Eve’s mother sighed. “That man in the courtyard was ignorant, certainly, but he was just as innocent as you. He was guided by a hatred you had no control over and did not cause.”

“I never wanted to know anything of Cardassians. I renounce it.”

“And your father and I agreed. But maybe that was a mistake. Maybe the only way you can truly move past this is to embrace where you came from.”

They stopped at the crest of a small hill to enjoy the orchid and coral colored sunset. Seamus embraced his wife and daughter, kissing them each on the forehead. “Giving up something isn’t as meaningful unless you know exactly what you’re giving up.”


Location: USS ANUBIS

Scene: Sickbay

Shar’El breathed in, then out. It was quiet, for now. Her mind purposefully wandered, trying to find clarity and peace from the fright of her moments sleeping. That… dream. She didn’t remember dreaming that way before.
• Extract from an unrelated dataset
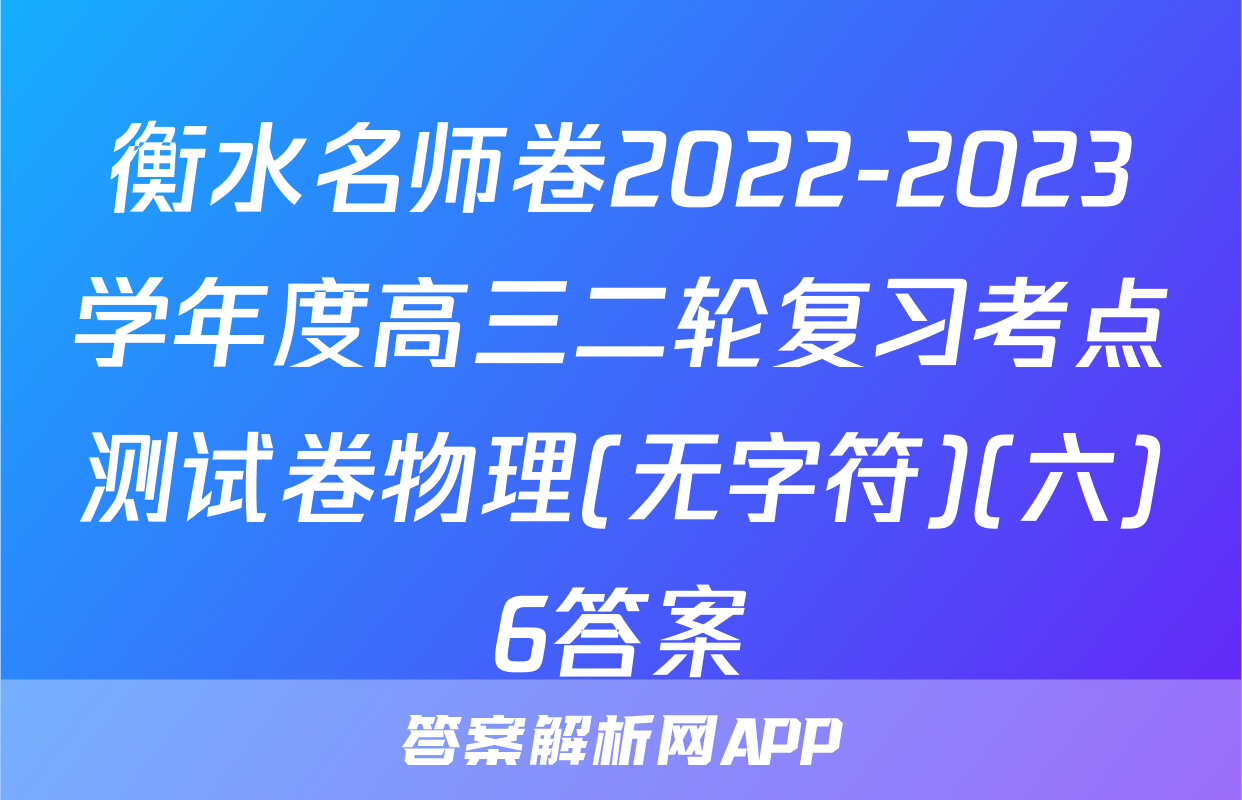 衡水名师卷2022-2023学年度高三二轮复习考点测试卷物理(无字符)(六)6答案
Her memories, whether they be her own or those of another, had always held a great deal more import than things that went bump in the night.

Her gaze had remained on the Cns, who was seated nearby. Eve was awake, but looked like she shouldn’t be, and appeared to be deep in thought. Shar’El had been following along in her own way, her curiosity outweighing everything else despite how different she felt.

The Ullian’s brush with the machine had left a lasting imprint on her. Her mind was still an orderly place, with row upon row of virtual file cabinets and folders, with each memory and experience having their place. Any of them could be pulled upon and sampled on a whim. But there was a certain fullness that had not been there before. Even as she observed Eve’s childhood, she could feel the intense need to probe at these new arrivals, wondering what they could teach her.


The Cardassian born woman blinked, realizing that Shar’El was speaking to her.  Embarrassment crept into her face. “Sorry, I didn’t hear you.”

“Maybe it’s time for you to rest,” The ILO suggested.

Eve sighed and rubbed the back of her neck. “Will you be alright?” she asked, referring to both her and the aCMO.

“I think so,” Shar’El offered.  “And, we are in Sickbay after all.”

Logic prevailed, and Eve stood with the slightest sway. Fatigue had wrapped itself around her like a blanket. She nodded in recognition and turned to leave.

“You shouldn’t doubt yourself so much.” The words were out of Shar’El’s mouth in an instant, and even she felt surprise at the unfiltered advice.

Eve turned to look at the raven haired ILO. She was smiling, but her eyes were sad. “I probably always will.”